Reproduce the records below exactly as they appear, omitting any pictures they contain.

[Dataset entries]
=== Section Start ===

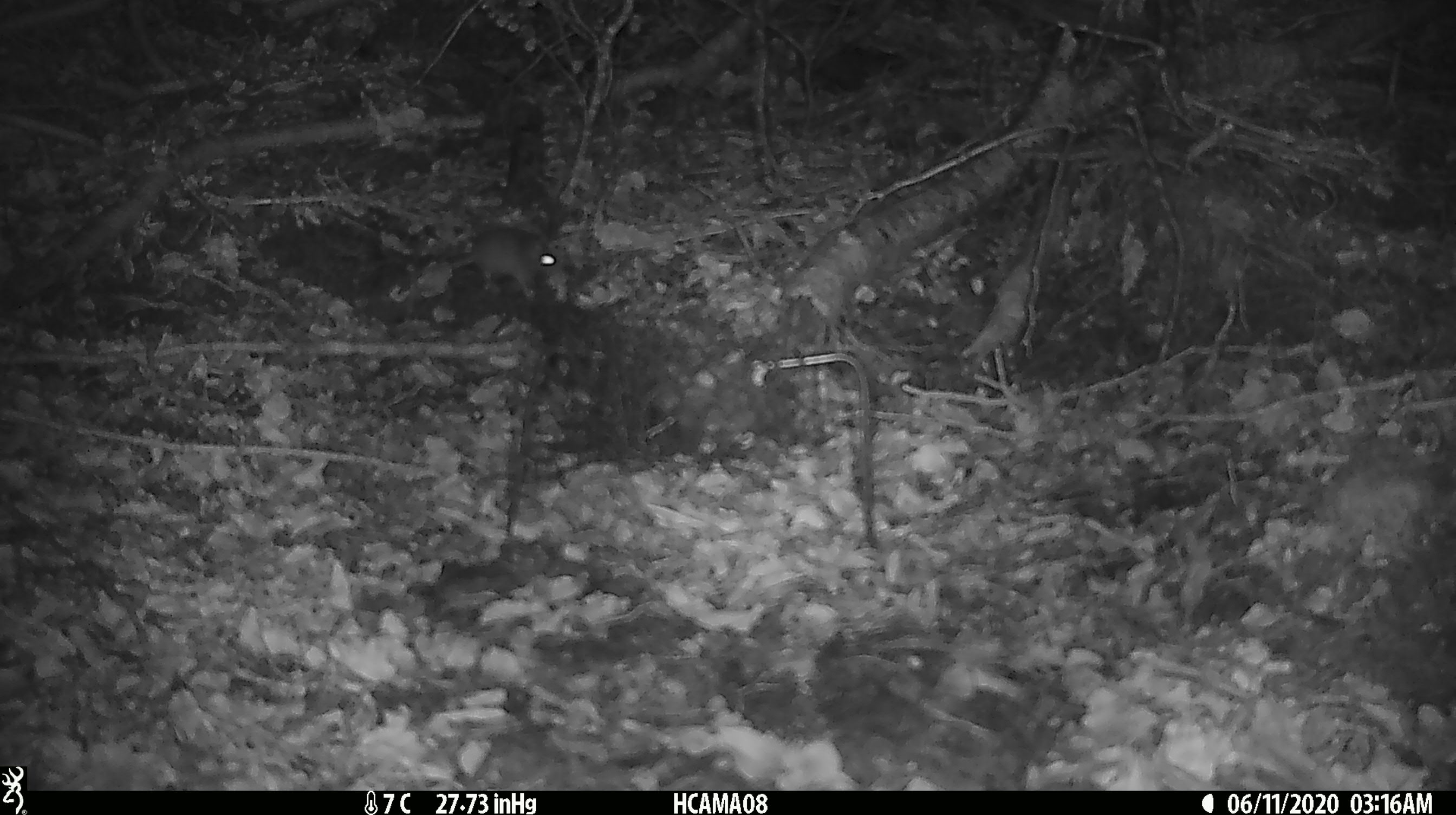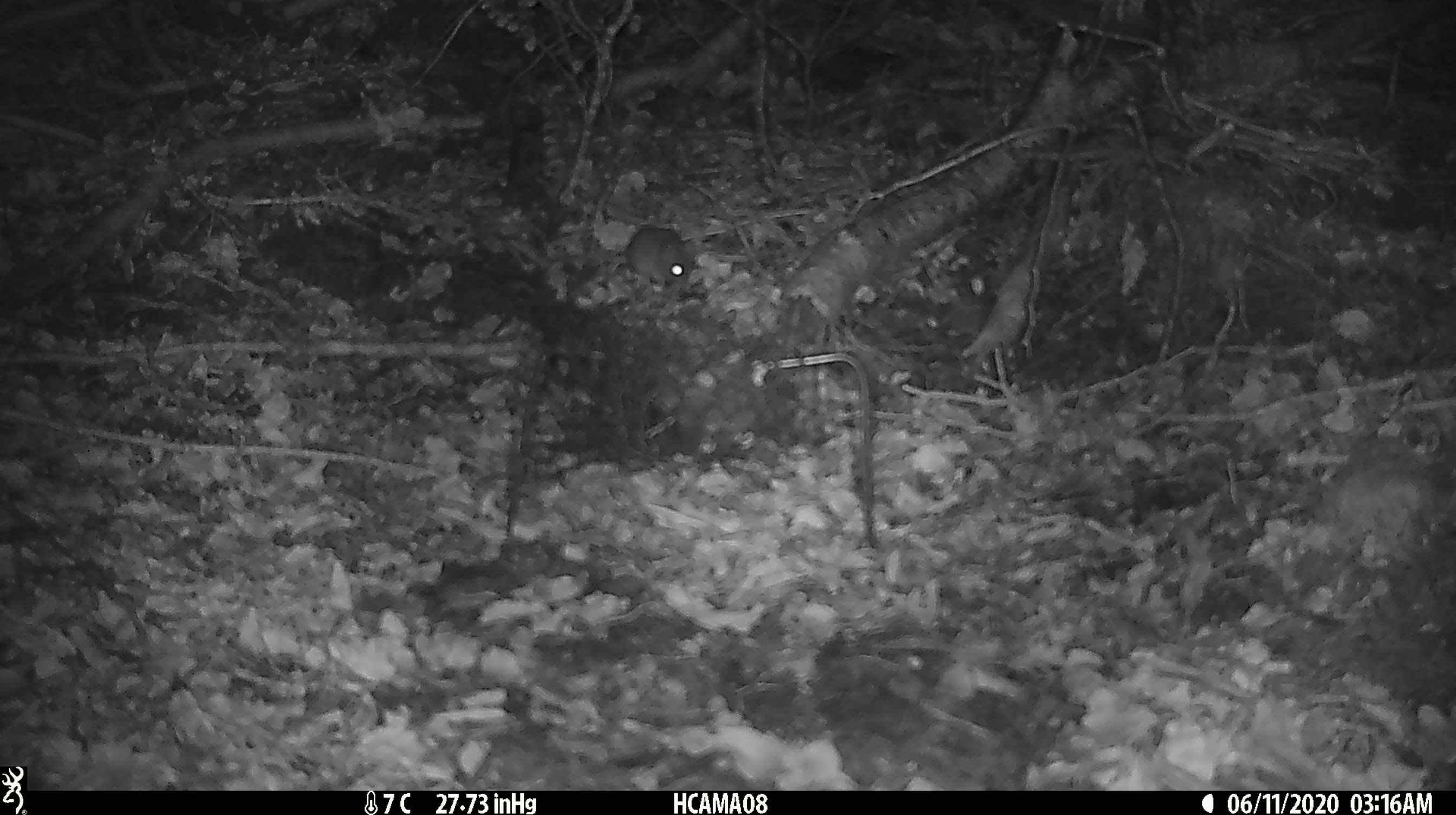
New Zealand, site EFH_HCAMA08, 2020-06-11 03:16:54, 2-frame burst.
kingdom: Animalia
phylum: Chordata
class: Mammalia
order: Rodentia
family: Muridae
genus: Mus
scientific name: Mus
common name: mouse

=== Section End ===

THE COMPLETED TASK:
New Zealand, site EFH_HCAMA08, 2020-06-11 03:16:54, 2-frame burst.
kingdom: Animalia
phylum: Chordata
class: Mammalia
order: Rodentia
family: Muridae
genus: Mus
scientific name: Mus
common name: mouse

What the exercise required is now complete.